The Design Automation Conference, as always, is a good barometer on the state of EDA and my area of interest, verification. The recent DAC offered plenty of opportunities to check on trends and the status quo.
Remarkably, exhibitors and attendees were upbeat about the chip design landscape despite concerns about supply chain shortages and the impending semiconductor downturn. Based on my informal analysis, the hardware-assisted verification (HAV) segment and the future for chip design verification looks exceedingly bright. The big three players (Cadence, Siemens EDA and Synopsys) all hint at big gains in HAV tool adoption and point to emerging market segments for this growth.
Three executive-level presentations from three financial and market analysts that were part of the DAC program confirmed what I think and helped put into perspective the outlook for the EDA and semiconductor industry.
Sunday night, Charles Shi, Principal, Senior Analyst at Needham & Company, talked about “EDA to Power Through Semiconductor Cycles.” Shi reminded us that the semiconductor industry is cyclical and appears to be on the brink of a downturn. More positively, he outlined the reasons why the EDA industry will power through semiconductor cycles and emerge stronger on the other side.

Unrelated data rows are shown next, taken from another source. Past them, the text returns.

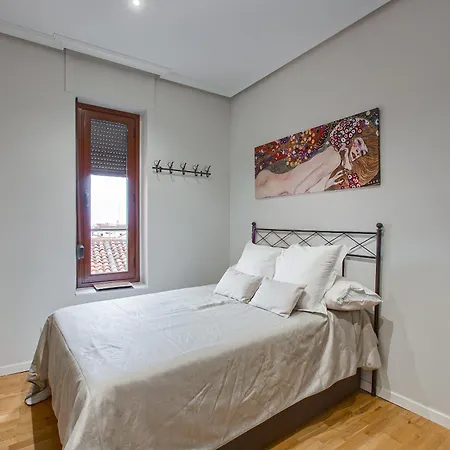 Apartment En El Centro Con Vistas Impresionantes Madrid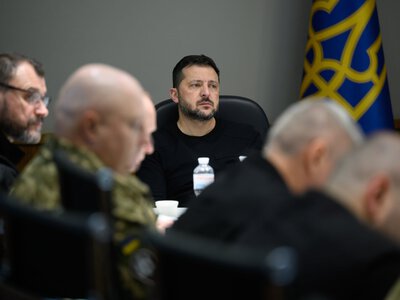 Зеленський попередив про підготовку Росією масованого удару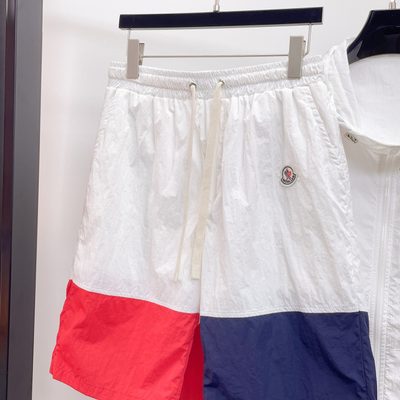 Moncler windbreaker and shorts set — 5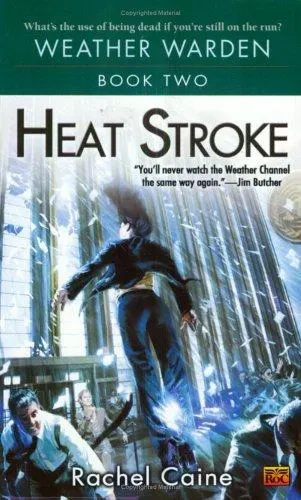 Cover of Heat Stroke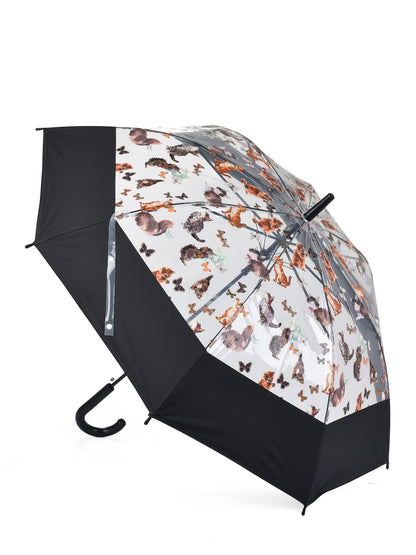 Rano – Forest Friends Walking Stick Umbrella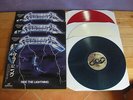 Metallica - Ride The Lightning - Japan + OBI & Insert  FEW COPIES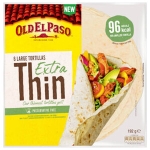 Extra Thin Tortilla 192G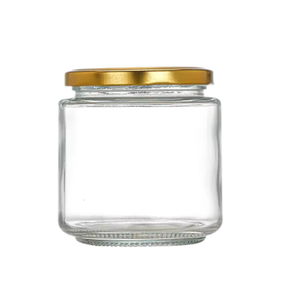 Hersteller-Großhandel: Runde Gläser mit Metall-Schraubverschlüssen, Verkauf in Großmengen, 100ml, 220ml, 280ml, 380ml, 500ml - Product Image 4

Shi pointed to the slowdown of Moore’s Law driving secular growth of EDA and reminded attendees that EDA is part of an interdependent ecosystem that includes fabless, IP, foundry, equipment and materials. He added that chiplets are creating greater design complexity as the industry moves from 2D to 2.5/3D ICs, forcing stronger EDA and IP collaboration and tightly coupled package/chip co-design for faster design convergence. According to Shi, this means design and verification are getting harder and system-level design and analysis will increase EDA spending.

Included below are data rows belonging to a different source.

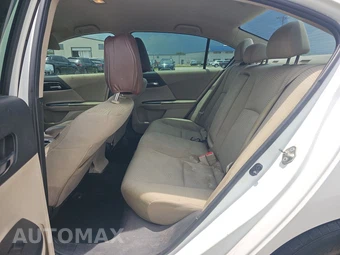 2017 Honda Accord Sedan LX - miniatura 13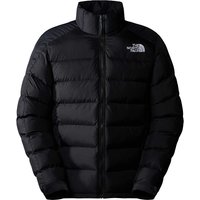 Puffer takki The North Face M Rusta 2.0 Synth Insulated Puffer Jacket Musta | NF0A852FJK31, 0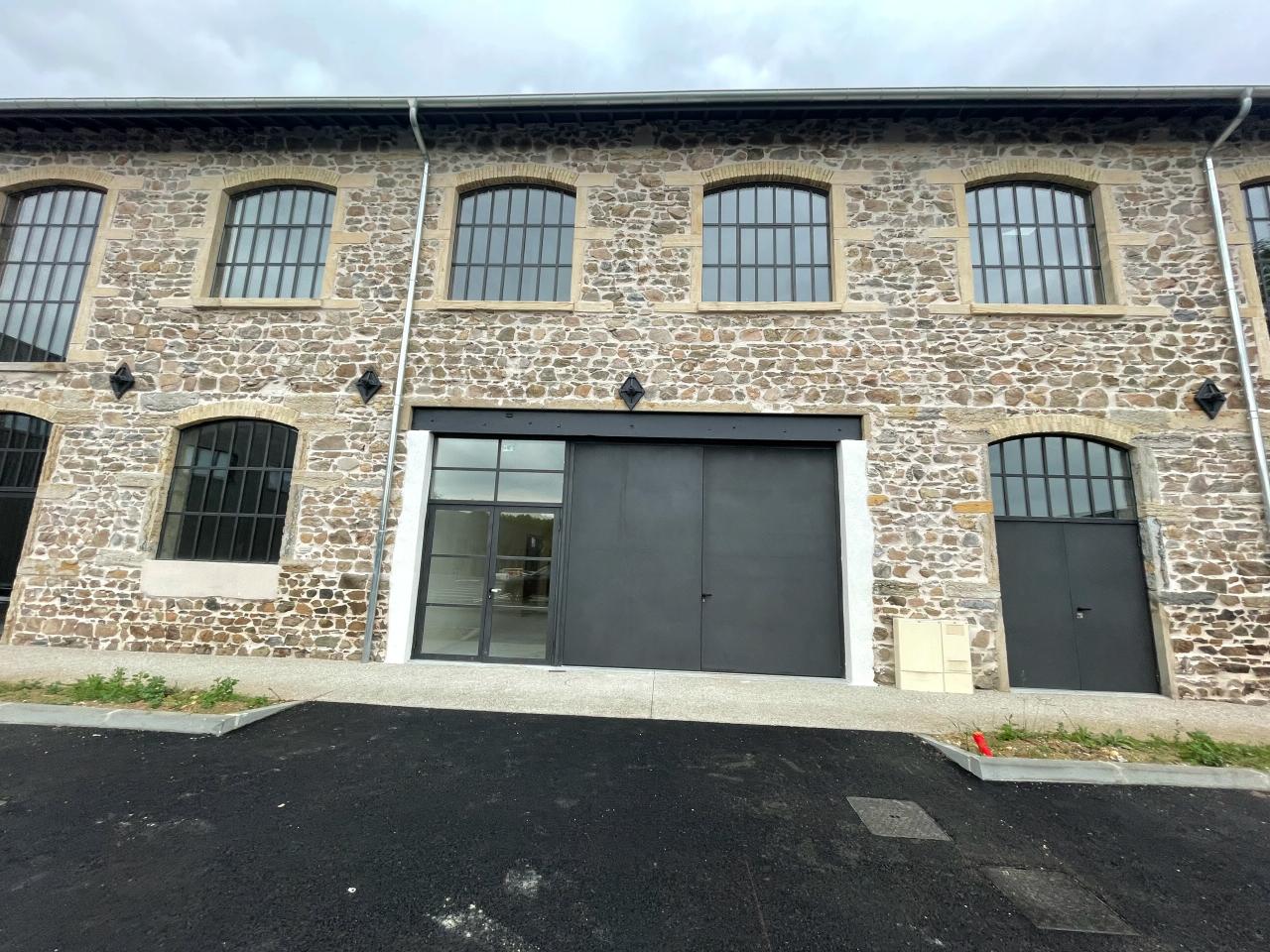 Local d'activité Chaponost 412m² Vente local d'activité Chaponost Rhône OVACT2424775 0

His last slide predicted that EDA is going to be okay if there is a recession and a semiconductor downcycle. Foundry, EDA and IP growth will continue to outperform the semiconductor industry, Shi concluded.

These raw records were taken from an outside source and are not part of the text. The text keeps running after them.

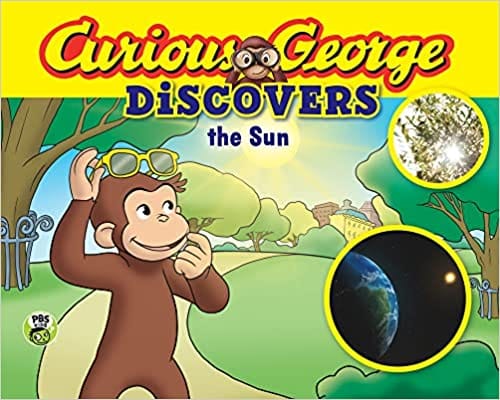 Curious George Discovers The Sun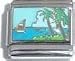 Jewelry : Clearly Charming Coast Italian Charm Bracelet Link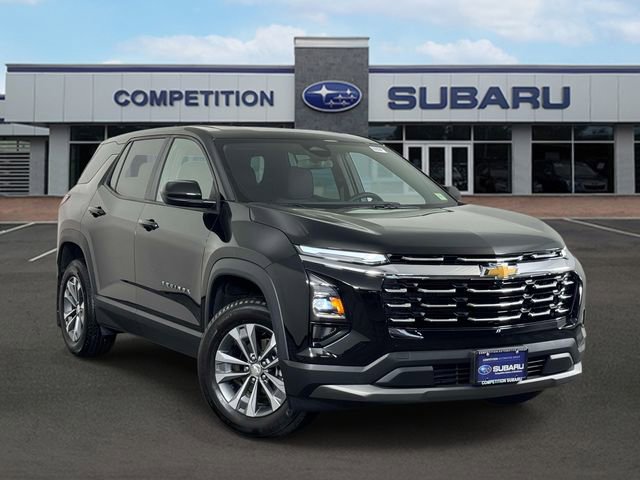 Used 2026 Chevrolet Equinox LT AWD/4WD image 1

From my perspective, this is good news and portends many more opportunities for HAV as we move into more diverse applications areas and help manage chip functionality.
Rich Wawrzyniak, Senior Market Analyst from Semico Research, seemed to concur with Shi. He presented a well-balanced talk on “Semiconductor Market Trends: Tying it all Together for the Big Picture” Monday at the DAC Pavilion, beginning with a current assessment of the landscape. While semiconductor sales are high –– 26% growth in 2021, 6.3% projected for 2022 –– there’s a potential for a -0.9% forecast in 2023. Mitigating factors could create a downturn despite ongoing demand, a tight labor market and new application areas, he cautioned.
Much like Shi, Wawrzyniak pointed to advanced SoCs with elevated complexity levels and gate counts as drivers for increased functionality and performance. Wawrzyniak further pointed to the growing number of IP blocks per chip rises with each new process node and a reason for rising design costs.
As he wrapped up, Wawrzyniak predicted continued EDA revenue growth with more designs and more complex design starts. EDA is starting to move into new areas for growth and diversification.
Again, I concluded that more functionality and performance in a chip combined with more chip applications demand HAV solutions.
Jay Vleeschhouwer, Managing Director of Griffin Securities, presented “The State of EDA: A View from Wall Street” Tuesday in the DAC Pavilion. The most analytical of the three presentations, it nonetheless painted a positive view of EDA. For example, he noted that the EDA industry has grown each year for more than a decade with revenue surpassing $10 billion in 2021. The growth, he said, has been sustained across multiple product categories, a result of semiconductor and system engineering requirements in design, process and system complexity.
One the most important product mix changes over the past five to 10 years, according to Vleeschhouwer, has been the growth of HAV, both hardware emulation and FPGA prototyping. While he didn’t break out HAV revenue specifically, I estimate it’s approaching $1 billion, a huge revenue increase from hovering around $300-$500 million for almost two decades or since 2000.
Vleeschhouwer identified two areas where semiconductor company are investing –– software development and silicon development. He added that investments in silicon development remains where the majority of EDA revenue comes from. Software development is welcome news for HAV suppliers since it’s the only verification solution to support both software and silicon.
Given we’re more than halfway through 2022, we should expect more good news through yearend. Next year’s DAC could have a vibrant exhibit floor with attendees flocking to see the latest product news. I look forward to it and think you will, too.